Da der Bediensteten noch nie ein solcher Fehler passiert sei, liege - so wieder das Vorbringen im Wiedereinsetzungsantrag - ein unvorhergesehenes und unabwendbares Ereignis vor, das den Beschwerdeführer gehindert habe, fristgerecht die Beschwerde an den Verwaltungsgerichtshof zu erheben.

Gemäß § 46 Abs. 1 VwGG ist die Wiedereinsetzung in den vorigen Stand auf Antrag der Partei zu bewilligen, wenn sie durch ein unvorhergesehenes oder unabwendbares Ereignis - so dadurch, daß sie von einer Zustellung ohne ihr Verschulden keine Kenntnis erlangt hat - eine Frist versäumt und dadurch einen Rechtsnachteil erleidet. Daß der Partei ein Verschulden an der Versäumung zur Last liegt, hindert die Bewilligung der Wiedereinsetzung nicht, wenn es sich nur um einen minderen Grad des Versehens handelt.

Nach ständiger Rechtsprechung des Verwaltungsgerichtshofes ist das Verschulden des Vertreters einer Partei an der Fristversäumung dem Verschulden der Partei selbst gleichzuhalten, während jenes eines Kanzleibediensteten eines bevollmächtigten Rechtsanwaltes demjenigen der Partei oder des Rechtsanwaltes nicht schlechterdings gleichgesetzt werden darf.
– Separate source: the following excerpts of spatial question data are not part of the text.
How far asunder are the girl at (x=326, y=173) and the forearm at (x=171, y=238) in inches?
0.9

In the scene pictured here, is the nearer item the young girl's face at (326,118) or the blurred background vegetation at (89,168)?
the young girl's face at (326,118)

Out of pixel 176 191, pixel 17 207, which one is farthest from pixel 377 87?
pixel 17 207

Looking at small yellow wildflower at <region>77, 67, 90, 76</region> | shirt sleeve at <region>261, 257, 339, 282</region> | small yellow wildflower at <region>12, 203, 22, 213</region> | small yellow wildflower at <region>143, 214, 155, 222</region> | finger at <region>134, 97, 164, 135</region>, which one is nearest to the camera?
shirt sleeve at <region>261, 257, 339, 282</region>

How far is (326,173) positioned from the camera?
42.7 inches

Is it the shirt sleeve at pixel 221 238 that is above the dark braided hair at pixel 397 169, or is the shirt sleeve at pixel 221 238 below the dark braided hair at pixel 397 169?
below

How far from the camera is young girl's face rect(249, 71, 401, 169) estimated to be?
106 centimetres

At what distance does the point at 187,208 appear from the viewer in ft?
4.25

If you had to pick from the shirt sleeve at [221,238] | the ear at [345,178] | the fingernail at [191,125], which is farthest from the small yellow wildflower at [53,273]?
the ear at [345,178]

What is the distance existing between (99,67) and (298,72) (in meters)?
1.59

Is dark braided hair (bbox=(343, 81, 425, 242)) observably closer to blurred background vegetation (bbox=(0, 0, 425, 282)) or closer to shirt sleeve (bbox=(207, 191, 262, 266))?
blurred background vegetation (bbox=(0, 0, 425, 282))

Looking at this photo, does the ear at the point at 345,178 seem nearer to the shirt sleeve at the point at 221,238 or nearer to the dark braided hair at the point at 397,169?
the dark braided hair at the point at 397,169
Das Versehen eines solchen Kanzleibediensteten stellt dann ein Ereignis gemäß § 46 Abs. 1 VwGG dar, wenn der Rechtsanwalt der ihm zumutbaren und nach der Sachlage gebotenen Überwachungspflicht jenem Bediensteten gegenüber nachgekommen ist. Ein Verschulden trifft den Rechtsanwalt jedenfalls dann nicht, wenn sich zeigt, daß die Fristversäumung auf einem ausgesprochen weisungswidrigen Verhalten des betreffenden Kanzleiangestellten beruht hat, ohne daß ein eigenes Verschulden des Rechtsanwaltes hinzugetreten wäre (vgl. dazu die bei Dolp, Die Verwaltungsgerichtsbarkeit3, S. 657 f, angeführte Rechtsprechung).
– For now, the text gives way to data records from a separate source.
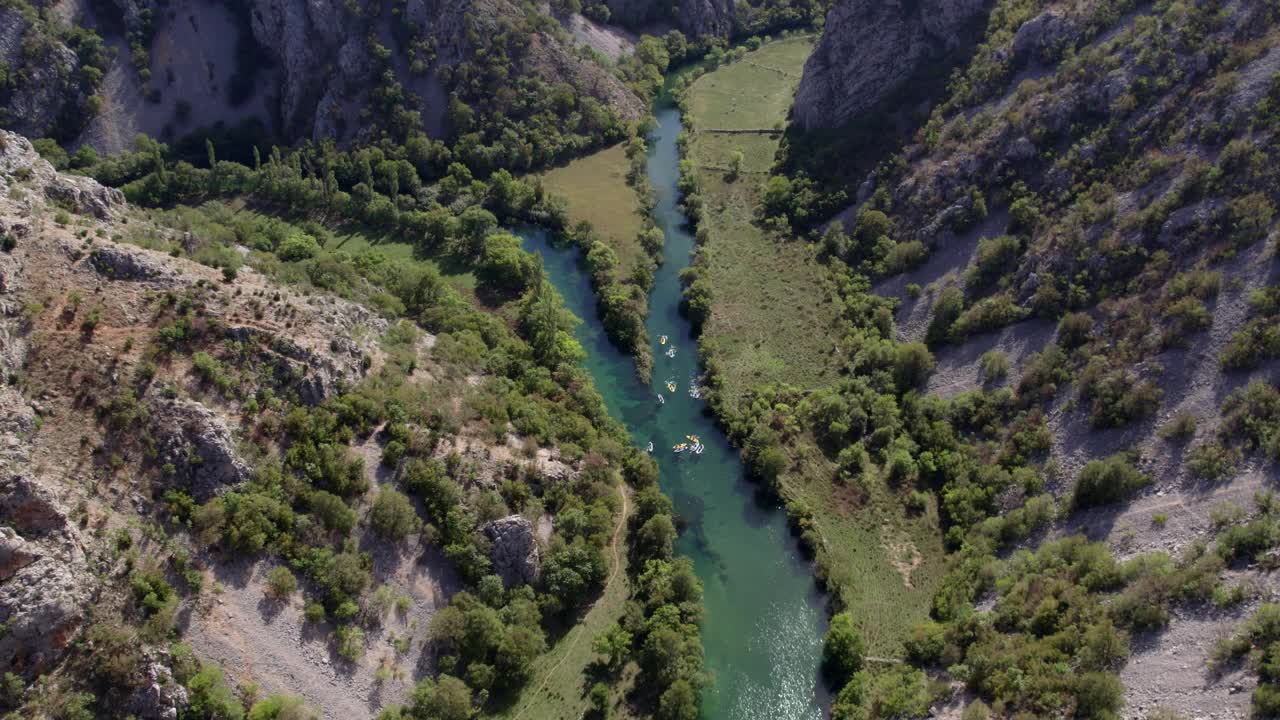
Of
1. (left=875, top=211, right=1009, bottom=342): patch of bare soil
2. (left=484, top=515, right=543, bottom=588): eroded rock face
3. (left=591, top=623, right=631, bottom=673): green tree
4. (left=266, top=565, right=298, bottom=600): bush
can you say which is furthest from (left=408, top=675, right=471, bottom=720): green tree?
(left=875, top=211, right=1009, bottom=342): patch of bare soil

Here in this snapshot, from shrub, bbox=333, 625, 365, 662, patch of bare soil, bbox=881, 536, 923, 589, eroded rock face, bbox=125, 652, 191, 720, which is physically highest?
patch of bare soil, bbox=881, 536, 923, 589

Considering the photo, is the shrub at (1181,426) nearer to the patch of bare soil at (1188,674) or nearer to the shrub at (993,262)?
the patch of bare soil at (1188,674)

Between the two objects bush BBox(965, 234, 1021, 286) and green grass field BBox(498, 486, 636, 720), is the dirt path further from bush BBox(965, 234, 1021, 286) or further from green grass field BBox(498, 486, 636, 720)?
bush BBox(965, 234, 1021, 286)

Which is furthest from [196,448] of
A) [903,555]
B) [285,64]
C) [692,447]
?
[285,64]

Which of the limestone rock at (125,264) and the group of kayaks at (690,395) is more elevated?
the group of kayaks at (690,395)

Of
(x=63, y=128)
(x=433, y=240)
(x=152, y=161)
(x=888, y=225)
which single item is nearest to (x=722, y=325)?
(x=888, y=225)

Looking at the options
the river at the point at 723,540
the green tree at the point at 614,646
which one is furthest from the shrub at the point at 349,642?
the river at the point at 723,540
Der Verwaltungsgerichtshof geht im vorliegenden Fall sachverhaltsmäßig davon aus, daß die Fristvormerkung durch die Kanzleibedienstete weisungswidrig erfolgt ist. Trotzdem ist der Akt dem Beschwerdevertreter aber noch rechtzeitig, nämlich am letzten Tag der Frist, vorgelegt worden. Er hat daraufhin die nochmalige Befassung des Beschwerdeführers verfügt, aber nicht - in Kenntnis des seiner Meinung nach erst am nächsten Tag bevorstehenden Fristablaufes - die Fristvormerkung überprüft oder sonstige die Frist sichernde Anweisungen getroffen. Der Verwaltungsgerichtshof kann bei dieser Sachlage nicht finden, daß auf seiten des Beschwerdevertreters lediglich ein minderer Grad des Versehens vorliegt.
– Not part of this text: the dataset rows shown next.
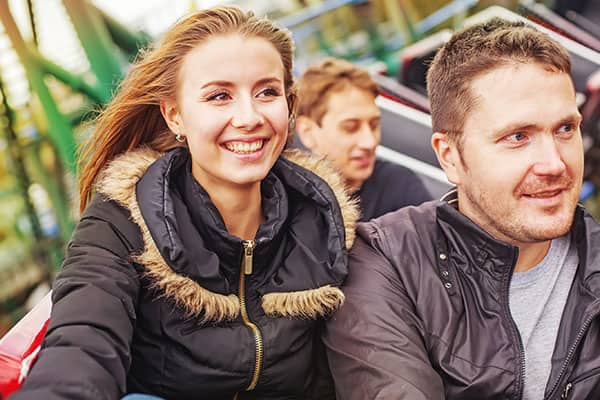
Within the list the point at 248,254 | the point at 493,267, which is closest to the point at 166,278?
the point at 248,254

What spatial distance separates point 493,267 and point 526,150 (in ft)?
0.78

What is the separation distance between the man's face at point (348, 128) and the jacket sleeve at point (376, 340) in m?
1.13

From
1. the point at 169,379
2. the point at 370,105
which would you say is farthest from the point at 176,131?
the point at 370,105

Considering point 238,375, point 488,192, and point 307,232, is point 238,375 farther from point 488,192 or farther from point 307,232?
point 488,192

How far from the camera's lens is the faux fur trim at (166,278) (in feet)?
4.50

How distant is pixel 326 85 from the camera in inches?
108

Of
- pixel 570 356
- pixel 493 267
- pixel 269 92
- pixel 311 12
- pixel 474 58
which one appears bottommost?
pixel 570 356

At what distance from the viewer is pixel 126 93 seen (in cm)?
163

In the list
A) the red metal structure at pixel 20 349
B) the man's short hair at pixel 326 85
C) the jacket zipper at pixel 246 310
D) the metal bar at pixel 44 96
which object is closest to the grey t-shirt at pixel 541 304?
the jacket zipper at pixel 246 310

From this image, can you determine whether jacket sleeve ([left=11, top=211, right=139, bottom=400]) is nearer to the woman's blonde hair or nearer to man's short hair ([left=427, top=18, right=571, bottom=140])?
the woman's blonde hair

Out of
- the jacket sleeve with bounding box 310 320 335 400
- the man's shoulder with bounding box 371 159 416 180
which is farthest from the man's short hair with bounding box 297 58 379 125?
the jacket sleeve with bounding box 310 320 335 400

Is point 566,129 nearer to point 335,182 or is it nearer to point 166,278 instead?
point 335,182

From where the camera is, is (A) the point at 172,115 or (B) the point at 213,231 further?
(A) the point at 172,115

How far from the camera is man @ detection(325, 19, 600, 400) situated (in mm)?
1341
Dem Antrag auf Wiedereinsetzung in den vorigen Stand war daher nicht stattzugeben.

Ausgehend von der durch den bei den Akten des Beschwerdevertreters befindlichen Empfangschein dokumentierten Zustellung des angefochtenen Bescheides an den Beschwerdeführer am 27. Juni 1995 ist im Hinblick darauf, daß die Voraussetzungen für die Bewilligung der Wiedereinsetzung gemäß § 46 Abs. 1 VwGG nicht als gegeben angenommen werden können, die mit Datum 22. August 1995 beim Verwaltungsgerichtshof eingebrachte Beschwerde außerhalb der sechswöchigen Beschwerdefrist des § 26 Abs. 1 Z. 1 VwGG erhoben worden.

Die Beschwerde mußte daher ohne weiteres Verfahren als verspätet gemäß § 34 Abs. 1 VwGG zurückgewiesen werden.